How to Diagnose a Ground Loop
- Disconnect all source cables (RCA, XLR, optical) from the amplifier, leaving only the power cable connected.
- If the hum disappears, the problem is in one of the signal connections — reintroduce cables one at a time until the hum returns. That's your culprit connection.
- If the hum remains with all signal cables disconnected, the issue is in the amp itself or its power supply.
How to Fix a Ground Loop
- Plug everything into the same power strip or outlet. Different wall outlets in different circuits can have slightly different ground potentials.
- Use a ground loop isolator on the offending cable run. These inexpensive devices break the DC ground path while allowing the audio signal through.
- Try a balanced connection (XLR). Balanced cables are inherently immune to ground loops by design.
- Check that all equipment chassis are properly grounded. Floating grounds are a common cause in older equipment.
Tube Amplifier Hum: A Special Case
Tube amplifiers are more prone to hum than solid-state designs for several reasons:
- Aging tubes: Old preamp tubes (especially the first gain stage) can develop noise and microphonics. Try swapping the 12AX7 or equivalent in position V1 first — this tube has the most impact on noise.
- Heater-cathode leakage: In older tube designs, the AC heater supply can bleed into the signal path. A DC heater supply mod often eliminates this.

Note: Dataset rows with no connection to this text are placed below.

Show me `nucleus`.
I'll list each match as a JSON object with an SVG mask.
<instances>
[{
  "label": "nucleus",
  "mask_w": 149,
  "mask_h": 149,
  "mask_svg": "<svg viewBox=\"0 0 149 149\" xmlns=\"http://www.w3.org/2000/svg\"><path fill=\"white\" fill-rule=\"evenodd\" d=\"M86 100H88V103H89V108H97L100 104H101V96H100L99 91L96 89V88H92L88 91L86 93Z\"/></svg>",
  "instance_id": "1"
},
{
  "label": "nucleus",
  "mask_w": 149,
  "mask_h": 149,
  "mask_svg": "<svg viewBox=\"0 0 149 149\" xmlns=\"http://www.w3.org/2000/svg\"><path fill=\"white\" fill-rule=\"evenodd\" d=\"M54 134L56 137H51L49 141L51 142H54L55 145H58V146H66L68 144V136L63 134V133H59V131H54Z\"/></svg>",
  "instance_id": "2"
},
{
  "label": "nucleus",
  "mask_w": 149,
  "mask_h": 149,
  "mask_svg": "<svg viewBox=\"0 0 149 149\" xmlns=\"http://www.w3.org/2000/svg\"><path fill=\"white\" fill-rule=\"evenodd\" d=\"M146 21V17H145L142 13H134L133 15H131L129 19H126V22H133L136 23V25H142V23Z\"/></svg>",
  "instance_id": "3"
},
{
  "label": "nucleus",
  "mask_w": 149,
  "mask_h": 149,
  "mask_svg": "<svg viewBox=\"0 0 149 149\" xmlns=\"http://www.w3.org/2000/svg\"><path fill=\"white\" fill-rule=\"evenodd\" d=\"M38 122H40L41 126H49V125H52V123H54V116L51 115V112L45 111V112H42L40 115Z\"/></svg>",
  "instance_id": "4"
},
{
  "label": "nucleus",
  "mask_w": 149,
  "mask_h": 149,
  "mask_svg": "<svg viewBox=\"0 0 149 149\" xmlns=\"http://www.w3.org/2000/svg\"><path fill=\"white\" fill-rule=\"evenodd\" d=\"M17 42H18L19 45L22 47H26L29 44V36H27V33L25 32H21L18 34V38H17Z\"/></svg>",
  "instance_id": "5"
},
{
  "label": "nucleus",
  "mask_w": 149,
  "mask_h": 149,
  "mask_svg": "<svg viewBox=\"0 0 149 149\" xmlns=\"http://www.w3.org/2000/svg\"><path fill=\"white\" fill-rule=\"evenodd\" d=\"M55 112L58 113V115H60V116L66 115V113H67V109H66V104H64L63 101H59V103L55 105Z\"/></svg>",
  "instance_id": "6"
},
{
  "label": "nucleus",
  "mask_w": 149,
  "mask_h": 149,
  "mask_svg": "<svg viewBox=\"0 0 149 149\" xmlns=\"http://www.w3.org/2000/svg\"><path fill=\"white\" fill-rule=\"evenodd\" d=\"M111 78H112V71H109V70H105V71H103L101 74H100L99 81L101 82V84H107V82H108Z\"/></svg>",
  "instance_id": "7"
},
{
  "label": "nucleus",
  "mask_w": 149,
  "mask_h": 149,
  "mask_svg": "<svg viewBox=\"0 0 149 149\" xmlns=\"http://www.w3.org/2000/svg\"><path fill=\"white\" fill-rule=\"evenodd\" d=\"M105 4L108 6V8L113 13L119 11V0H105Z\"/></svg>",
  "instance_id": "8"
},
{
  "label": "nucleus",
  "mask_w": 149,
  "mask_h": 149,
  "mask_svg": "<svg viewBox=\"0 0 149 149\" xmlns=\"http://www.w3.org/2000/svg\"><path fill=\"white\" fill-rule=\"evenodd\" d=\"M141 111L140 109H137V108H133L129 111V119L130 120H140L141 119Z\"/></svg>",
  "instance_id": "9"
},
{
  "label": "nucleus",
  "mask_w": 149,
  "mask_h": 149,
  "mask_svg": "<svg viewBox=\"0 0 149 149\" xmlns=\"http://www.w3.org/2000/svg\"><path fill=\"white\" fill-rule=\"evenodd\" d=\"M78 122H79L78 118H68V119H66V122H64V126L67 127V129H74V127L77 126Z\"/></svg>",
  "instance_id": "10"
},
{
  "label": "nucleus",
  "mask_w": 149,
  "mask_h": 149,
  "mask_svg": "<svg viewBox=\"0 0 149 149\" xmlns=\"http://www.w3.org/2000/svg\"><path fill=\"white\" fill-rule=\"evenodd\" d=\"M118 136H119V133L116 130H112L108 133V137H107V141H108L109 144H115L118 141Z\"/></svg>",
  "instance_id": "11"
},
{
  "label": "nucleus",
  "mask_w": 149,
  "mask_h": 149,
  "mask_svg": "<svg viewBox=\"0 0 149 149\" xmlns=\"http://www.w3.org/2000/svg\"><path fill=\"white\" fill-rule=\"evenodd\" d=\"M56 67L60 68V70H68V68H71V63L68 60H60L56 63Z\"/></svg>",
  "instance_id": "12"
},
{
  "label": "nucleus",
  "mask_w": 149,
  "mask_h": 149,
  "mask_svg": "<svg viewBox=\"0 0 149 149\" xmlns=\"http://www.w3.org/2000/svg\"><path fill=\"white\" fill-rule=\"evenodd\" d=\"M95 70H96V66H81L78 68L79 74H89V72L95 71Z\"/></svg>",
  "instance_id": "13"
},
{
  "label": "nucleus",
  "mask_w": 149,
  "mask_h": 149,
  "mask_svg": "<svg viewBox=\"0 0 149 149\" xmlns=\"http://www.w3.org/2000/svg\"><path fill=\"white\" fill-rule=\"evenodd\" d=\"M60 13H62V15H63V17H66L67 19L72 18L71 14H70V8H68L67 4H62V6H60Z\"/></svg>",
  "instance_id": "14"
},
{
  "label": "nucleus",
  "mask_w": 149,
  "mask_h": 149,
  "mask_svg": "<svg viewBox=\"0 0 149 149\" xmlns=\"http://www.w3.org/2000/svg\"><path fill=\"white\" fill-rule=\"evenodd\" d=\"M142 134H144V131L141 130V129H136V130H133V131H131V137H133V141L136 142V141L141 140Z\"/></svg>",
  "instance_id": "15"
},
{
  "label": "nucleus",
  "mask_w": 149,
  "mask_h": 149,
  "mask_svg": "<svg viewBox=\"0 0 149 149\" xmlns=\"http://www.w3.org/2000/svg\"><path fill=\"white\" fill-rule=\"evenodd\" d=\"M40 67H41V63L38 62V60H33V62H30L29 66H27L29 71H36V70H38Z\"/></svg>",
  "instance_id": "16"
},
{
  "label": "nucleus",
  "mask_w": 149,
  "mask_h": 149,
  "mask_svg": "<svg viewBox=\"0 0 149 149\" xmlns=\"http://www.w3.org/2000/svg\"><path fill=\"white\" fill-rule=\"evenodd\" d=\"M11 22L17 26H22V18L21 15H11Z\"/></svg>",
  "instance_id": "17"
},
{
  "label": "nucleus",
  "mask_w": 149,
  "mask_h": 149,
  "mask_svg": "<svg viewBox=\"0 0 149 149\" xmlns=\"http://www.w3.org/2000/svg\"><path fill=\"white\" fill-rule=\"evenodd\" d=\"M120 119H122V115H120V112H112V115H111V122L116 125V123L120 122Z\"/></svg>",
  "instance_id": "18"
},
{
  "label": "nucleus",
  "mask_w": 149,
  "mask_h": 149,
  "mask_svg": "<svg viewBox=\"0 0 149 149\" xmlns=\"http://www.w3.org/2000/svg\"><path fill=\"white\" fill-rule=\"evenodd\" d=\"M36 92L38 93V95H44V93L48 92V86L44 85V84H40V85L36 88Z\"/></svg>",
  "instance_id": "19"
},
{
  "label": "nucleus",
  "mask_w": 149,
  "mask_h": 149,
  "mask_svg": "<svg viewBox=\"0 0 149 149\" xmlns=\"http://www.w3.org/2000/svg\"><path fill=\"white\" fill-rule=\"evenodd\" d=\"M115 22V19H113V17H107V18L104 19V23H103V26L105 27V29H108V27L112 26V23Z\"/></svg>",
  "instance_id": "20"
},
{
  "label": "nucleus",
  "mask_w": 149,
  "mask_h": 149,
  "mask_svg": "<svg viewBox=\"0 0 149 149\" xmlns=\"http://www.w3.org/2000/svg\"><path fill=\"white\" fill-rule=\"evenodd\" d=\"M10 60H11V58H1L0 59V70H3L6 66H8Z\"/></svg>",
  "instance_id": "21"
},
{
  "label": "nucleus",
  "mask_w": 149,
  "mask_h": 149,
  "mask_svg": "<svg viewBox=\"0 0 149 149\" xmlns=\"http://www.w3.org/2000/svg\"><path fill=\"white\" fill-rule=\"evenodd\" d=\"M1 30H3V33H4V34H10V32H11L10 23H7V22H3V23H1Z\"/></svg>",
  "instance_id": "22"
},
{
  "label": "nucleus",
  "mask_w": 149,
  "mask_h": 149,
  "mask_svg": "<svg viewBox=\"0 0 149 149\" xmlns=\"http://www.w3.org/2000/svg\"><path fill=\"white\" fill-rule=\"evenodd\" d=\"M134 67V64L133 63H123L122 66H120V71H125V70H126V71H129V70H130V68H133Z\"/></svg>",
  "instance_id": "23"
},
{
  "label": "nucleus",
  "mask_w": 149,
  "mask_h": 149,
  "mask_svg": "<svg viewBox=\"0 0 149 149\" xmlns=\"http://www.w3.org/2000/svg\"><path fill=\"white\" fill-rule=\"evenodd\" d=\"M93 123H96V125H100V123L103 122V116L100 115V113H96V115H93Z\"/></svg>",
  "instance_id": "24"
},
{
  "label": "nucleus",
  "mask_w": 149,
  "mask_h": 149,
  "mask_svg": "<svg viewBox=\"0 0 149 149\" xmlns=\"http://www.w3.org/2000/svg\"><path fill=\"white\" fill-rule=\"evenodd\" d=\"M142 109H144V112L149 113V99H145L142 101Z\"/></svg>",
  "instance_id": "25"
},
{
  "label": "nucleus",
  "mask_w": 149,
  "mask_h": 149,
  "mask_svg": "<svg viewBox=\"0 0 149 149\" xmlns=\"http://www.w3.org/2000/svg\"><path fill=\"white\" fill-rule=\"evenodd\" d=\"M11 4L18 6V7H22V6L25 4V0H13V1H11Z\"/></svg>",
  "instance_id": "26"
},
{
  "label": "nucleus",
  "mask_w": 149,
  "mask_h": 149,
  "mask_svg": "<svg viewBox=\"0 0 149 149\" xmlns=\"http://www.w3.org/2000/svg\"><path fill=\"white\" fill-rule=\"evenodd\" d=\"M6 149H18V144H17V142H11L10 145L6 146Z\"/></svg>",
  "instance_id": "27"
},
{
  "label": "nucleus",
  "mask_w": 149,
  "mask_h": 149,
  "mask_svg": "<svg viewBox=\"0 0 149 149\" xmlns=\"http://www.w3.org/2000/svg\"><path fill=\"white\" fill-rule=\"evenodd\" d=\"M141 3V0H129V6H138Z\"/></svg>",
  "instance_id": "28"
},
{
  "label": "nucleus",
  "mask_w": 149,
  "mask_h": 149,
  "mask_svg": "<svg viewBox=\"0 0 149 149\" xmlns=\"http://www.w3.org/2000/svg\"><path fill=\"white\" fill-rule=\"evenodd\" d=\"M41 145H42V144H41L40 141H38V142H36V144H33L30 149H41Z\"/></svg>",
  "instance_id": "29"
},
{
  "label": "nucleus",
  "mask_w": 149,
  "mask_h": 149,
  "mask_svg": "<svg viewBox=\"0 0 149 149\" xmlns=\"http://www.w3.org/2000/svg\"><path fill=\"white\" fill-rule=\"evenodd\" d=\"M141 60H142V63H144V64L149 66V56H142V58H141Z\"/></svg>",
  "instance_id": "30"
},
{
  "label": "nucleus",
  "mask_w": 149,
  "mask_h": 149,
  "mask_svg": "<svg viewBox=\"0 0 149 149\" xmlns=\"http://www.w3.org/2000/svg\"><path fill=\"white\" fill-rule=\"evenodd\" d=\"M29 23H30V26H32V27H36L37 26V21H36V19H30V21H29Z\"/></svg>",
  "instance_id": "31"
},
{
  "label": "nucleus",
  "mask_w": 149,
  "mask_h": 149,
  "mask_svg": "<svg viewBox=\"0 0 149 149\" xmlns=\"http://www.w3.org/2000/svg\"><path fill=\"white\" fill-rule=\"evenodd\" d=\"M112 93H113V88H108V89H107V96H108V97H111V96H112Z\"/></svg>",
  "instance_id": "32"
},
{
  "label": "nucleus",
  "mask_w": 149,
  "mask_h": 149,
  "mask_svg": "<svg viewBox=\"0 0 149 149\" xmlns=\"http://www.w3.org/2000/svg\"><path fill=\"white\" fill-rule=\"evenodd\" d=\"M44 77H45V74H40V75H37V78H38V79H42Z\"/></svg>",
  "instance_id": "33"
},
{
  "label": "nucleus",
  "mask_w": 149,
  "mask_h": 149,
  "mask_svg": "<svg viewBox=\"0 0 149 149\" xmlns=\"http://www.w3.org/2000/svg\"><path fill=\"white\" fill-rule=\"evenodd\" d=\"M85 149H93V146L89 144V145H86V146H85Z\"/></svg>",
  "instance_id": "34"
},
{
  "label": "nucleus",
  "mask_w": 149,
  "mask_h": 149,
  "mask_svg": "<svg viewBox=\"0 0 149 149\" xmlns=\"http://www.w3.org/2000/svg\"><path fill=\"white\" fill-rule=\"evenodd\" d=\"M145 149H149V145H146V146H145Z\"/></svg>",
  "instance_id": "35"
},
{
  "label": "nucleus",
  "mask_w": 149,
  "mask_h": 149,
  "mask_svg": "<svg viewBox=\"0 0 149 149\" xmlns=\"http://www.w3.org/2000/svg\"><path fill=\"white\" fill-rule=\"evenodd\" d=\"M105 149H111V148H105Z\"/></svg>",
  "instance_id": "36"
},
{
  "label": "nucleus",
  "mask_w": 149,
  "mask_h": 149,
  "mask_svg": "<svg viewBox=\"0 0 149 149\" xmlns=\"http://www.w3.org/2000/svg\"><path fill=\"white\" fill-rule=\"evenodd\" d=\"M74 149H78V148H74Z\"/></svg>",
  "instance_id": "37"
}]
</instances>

- Power supply filtering: Old electrolytic filter capacitors in the power supply degrade over time, allowing more ripple into the audio circuit. Recapping a vintage amp is a standard and often transformative repair.
- Bias drift: Output tubes require periodic bias adjustment. Out-of-bias tubes produce excessive heat, distortion, and hum.
RF and Electromagnetic Interference
If your hum sounds more like a buzz or contains intermittent noise (not a clean 50/60Hz tone), you may be picking up radio frequency interference (RFI) or electromagnetic interference (EMI) from nearby devices.
- Keep power cables and signal cables physically separated. They should cross at right angles if they must cross at all.
- Move the amplifier away from Wi-Fi routers, switching power supplies, LED dimmers, and fluorescent lights.
- Use shielded cables for all interconnects.
- Consider a power conditioner or line filter if your mains power is particularly dirty.
Quick-Reference Troubleshooting Checklist
| Symptom | Likely Cause | First Fix to Try |
|---|---|---|
| 60Hz hum when connected to source | Ground loop | Same outlet + ground loop isolator |
| Hum present with no inputs connected | Internal amp issue | Check filter caps, tube bias |
| Hum worse when touching cables | Poor shielding / floating ground | Check grounding, use shielded cables |
| Buzzy noise, not clean hum | RFI/EMI interference | Move devices, separate power/signal cables |
| Hum in one channel only (tube amp) | Failing preamp tube | Swap V1 tube with a known-good one |
When to Call a Technician
If you've worked through all of the above and the hum persists — especially in a tube amplifier — it may be time for a professional service. Internal power supply faults, failing output transformers, and degraded filter capacitors all require proper electronic diagnosis and repair. Do not attempt to open and probe a tube amplifier yourself unless you are trained; the voltages inside are genuinely dangerous, even when unplugged.
A qualified audio technician can quickly identify internal faults and restore your amplifier to quiet, reliable operation.